THE SHOW "100 Questions"

WHEN | WHERE Thursday night at 9:30 on NBC/4

WHAT IT'S ABOUT This sitcom centers on Charlotte Payne (Sophie Winkleman), one of five friends living in New York. The show's structure is a bit like "How I Met Your Mother" with the debut episode beginning with Charlotte meeting a dating counselor (Michael Benjamin Washington), who asks her to answer 100 questions, one at the start of each episode. He suggests that in the end, she'll find a soul mate. She hesitates.

"When your dad has four ex-soul mates and your mom has three, it does make you question the whole concept," Charlotte says.

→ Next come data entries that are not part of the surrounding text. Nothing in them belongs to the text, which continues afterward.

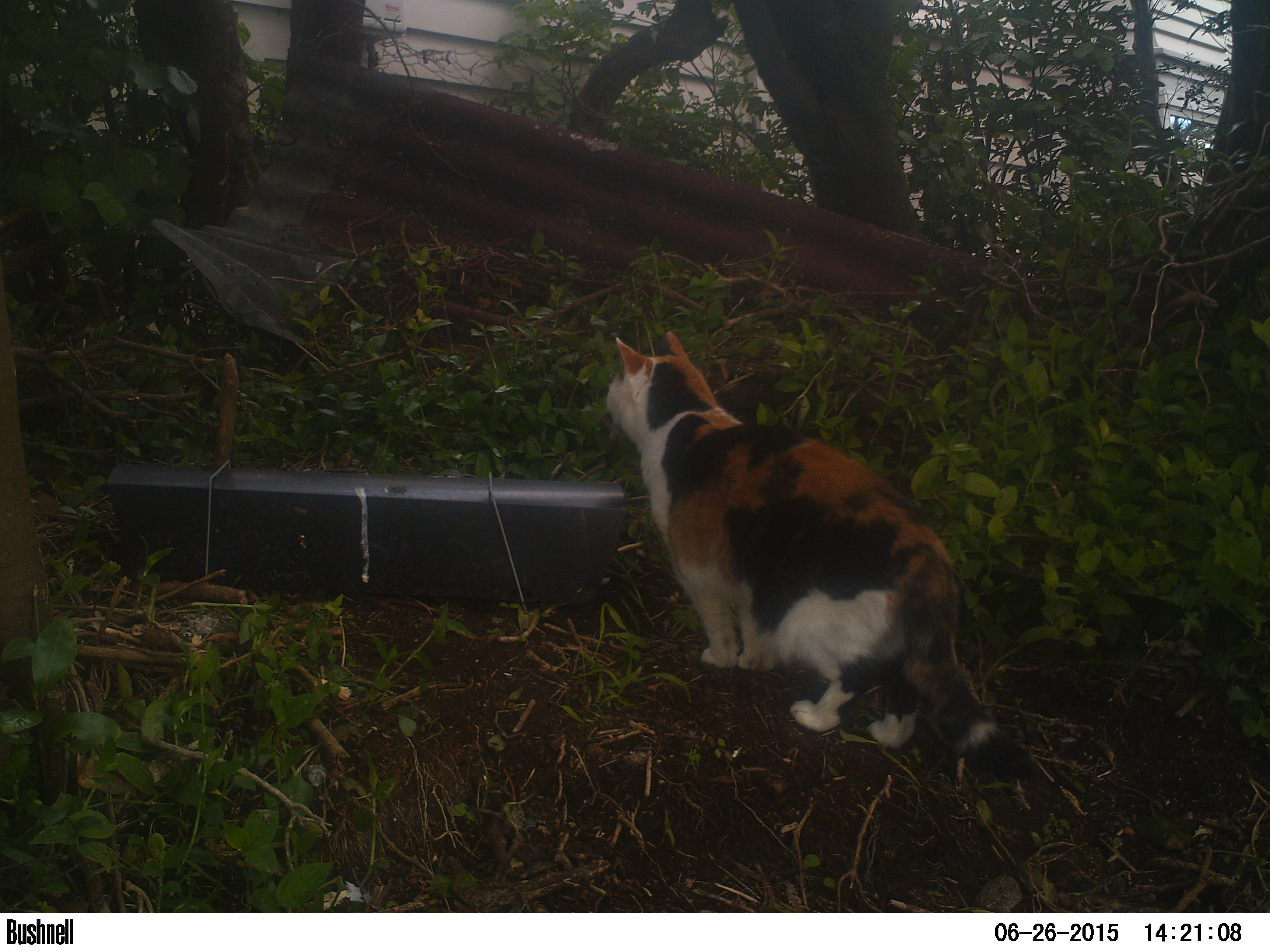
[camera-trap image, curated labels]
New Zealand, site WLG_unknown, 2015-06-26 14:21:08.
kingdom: Animalia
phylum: Chordata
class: Mammalia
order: Carnivora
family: Felidae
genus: Felis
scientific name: Felis catus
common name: domestic cat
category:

The first question takes Charlotte back to why she's using a dating service. At a Yankees game, Rick (guest star Joe Manganiello), the guy she's been dating for three months, proposes marriage. Charlotte says no. The proposal is broadcast on the stadium's JumboTron, and then the diss gets posted to YouTube, and Charlotte acquires a nasty nickname, "the Yankee (rhymes-with-witch)." Her friends rally around and play assorted games, while the guys challenge one another to come up with pickup lines. Sincere, uncool Mike (Chris Moynihan, who also created "100 Questions") fails at every turn, while smooth-talking Wayne (David Walton, "quarterlife") makes the women melt.

MY SAY Like ABC's recent "Romantically Challenged," "100 Questions" fails to distinguish its characters much in its initial outing.

There's the usual rudimentary types: romance-minded lead, cool guy, not-so-hip guy, blond wisecracker (Collette Wolfe) and less-secure friend (Smith Cho).

They're a bland bunch of characters who say mildly amusing things - there's a pretty good riff on Mary Poppins - in occasionally funny situations, but in the end, "100 Questions" does not cry out to be added to any DVR lineup.

BOTTOM LINE NBC is right to burn off this show during the low-viewing months of summer.